Per Federmacchine l'interruzione di Transizione 5.0 è un segnale preoccupate: l'appello affinché le imprese italiane non vengano abbandonate
È stata per Federmacchine e per l’intero comparto manifatturiero italiano una sorta di fulmine a ciel sereno l’interruzione improvvisa da parte del Ministero delle Imprese e del Made in Italy dell’erogazione dei fondi relativi al piano Transizione 5.0 che avrebbe dovuto aiutare il tessuto produttivo italiano a sostenere gli elevati costi per i progetti di ammodernamento digitale e ambientale: una situazione – denuncia il presidente di Federmacchine, Bruno Bettelli – incomprensibile e che ha gettato nell’incertezza le imprese che fanno parte dell’associazione.
Prima di arrivare al parere del presidente di Federmacchine, è utile ricordare che l’interruzione dei fondi della Transizione 5.0 è stato improvvisamente annunciato lo scorso 7 novembre con circa due mesi di anticipo rispetto alla scadenza naturale del piano ministeriale: il problema sembra essere legato alla necessità di allocare i fondi previsti verso altri progetti; oltre che – spiega in ministro Adolfo Urso – all’enorme quantità di domande che sono state presentate nell’ultimo periodo.
Resta il fatto – da un lato – che fino al 31 dicembre si potrà comunque fare domanda per rientrare tra i destinatari di Transizione 5.0, ma affinché questo avvenga (dato l’esaurimento dei fondi) sarà necessario che un’impresa che ha fatto domanda prima del 7 novembre venga esclusa o ritiri la sua proposta; mentre lo stesso Urso ha assicurato – ed è anche la speranza di Federmacchine – di essere già al lavoro per trovare ulteriori risorse.
L’appello di Federmacchine: “Le imprese non devono essere lasciate sole dopo l’interruzione di Transizione 5.0”

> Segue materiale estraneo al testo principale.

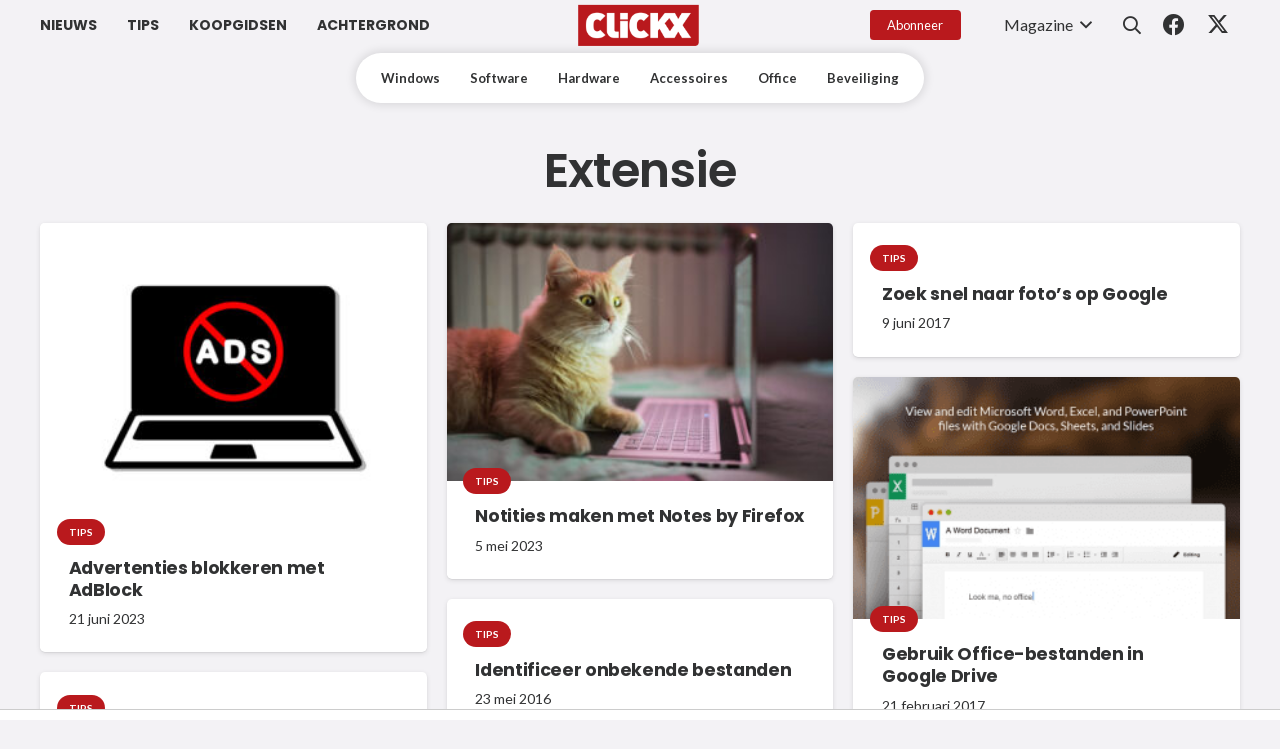

--- FILE ---
content_type: text/javascript
request_url: https://tags.refinery89.com/performance/826.js
body_size: 235
content:
// Last Updated At : 2026-01-20 09:30:17
r89.adunits.performance = {
    "Clickxbe-Desktop-Billboard-BTF": {
        "au_vb": [
            1,
            2,
            3,
            4
        ],
        "au_cb": [
            1
        ]
    },
    "Clickxbe-Desktop-Billboard-ATF": {
        "au_vb": [
            1,
            2
        ],
        "au_cb": [
            1,
            2
        ]
    },
    "Clickxbe-Desktop-InContent": {
        "au_vb": [
            1,
            2,
            3,
            4,
            5,
            6
        ],
        "au_cb": [
            1,
            2,
            3
        ],
        "viewability": 68
    },
    "Clickxbe-Desktop-Pushup": {
        "au_vb": [
            1,
            2,
            3,
            4,
            5,
            6,
            7,
            8,
            9
        ],
        "au_cb": [
            1,
            2,
            3,
            4,
            5,
            6,
            7
        ],
        "viewability": 95
    },
    "Clickxbe-Mobile-Rectangle-Infinite": {
        "au_vb": [
            1,
            2,
            3,
            4,
            5
        ],
        "au_cb": [
            1,
            2,
            3
        ],
        "viewability": 52
    },
    "Clickxbe-Mobile-pushup": {
        "au_vb": [
            1,
            2,
            3,
            4,
            5,
            6,
            7,
            8,
            9
        ],
        "au_cb": [
            1,
            2,
            3,
            4,
            5,
            6,
            7,
            8
        ],
        "viewability": 93
    },
    "Clickxbe-Desktop-HPA-BTF": {
        "au_vb": [
            1,
            0
        ],
        "au_cb": [
            1,
            0
        ]
    },
    "Clickxbe-Interstitial": {
        "au_vb": [
            1,
            2,
            3,
            4,
            5,
            6,
            7,
            8
        ],
        "au_cb": [
            1,
            2,
            3,
            4,
            5,
            6,
            7,
            8,
            9
        ],
        "viewability": 80
    },
    "Clickxbe-Desktop-Leaderboard-ATF": {
        "au_vb": [
            1,
            0
        ],
        "au_cb": [
            1,
            0
        ]
    },
    "Clickxbe-Desktop-HPA-ATF": {
        "au_vb": [
            1,
            2,
            3,
            4,
            5
        ],
        "au_cb": [
            1,
            2
        ],
        "viewability": 50
    },
    "Clickxbe-Mobile-Billboard-Top": {
        "au_vb": [
            1
        ],
        "au_cb": [
            1,
            2
        ]
    },
    "clickxbe-video-oustream": {
        "au_vb": [
            1,
            2,
            3,
            4,
            5,
            6,
            7,
            8
        ],
        "au_cb": [
            1,
            2,
            3,
            4,
            5
        ],
        "viewability": 84
    },
    "Clickxbe-Desktop-Takeover": {
        "au_vb": [
            1,
            0
        ],
        "au_cb": [
            1,
            0
        ]
    }
};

Venendo a noi, secondo il presidente di Federmacchine Bruno Bettelli, la repentina e improvvisa interruzione del piano in un momento in cui le imprese stavano “pianificando e avviando investimenti” sulla base di Transizione 5.0 sarebbe un segnale – a dir poco – “preoccupante“: il problema, infatti, che una simile strategia rischia di compromettere “la fiducia” delle imprese che intendevano perseguire “la trasformazione digitale ed energetica” e che difficilmente parteciperanno ai prossimi progetti simili per via della paura di rimanere a mani vuote.

La richiesta di Federmacchine è che “vengano individuate” al più presto delle possibili soluzioni per continuare a garantire supporto e “copertura” alle imprese italiane, specialmente a quelle che hanno già avviato i loro progetti allocando risorse certe che avrebbero ottenuto i fondi di Transizione 5.0; tutto nel modo più “ordinato e continuo” possibile e con la dovuta “stabilità” legislativa; al fine ultimo di tutelare – innanzitutto – la “competitività del sistema manifatturiero“.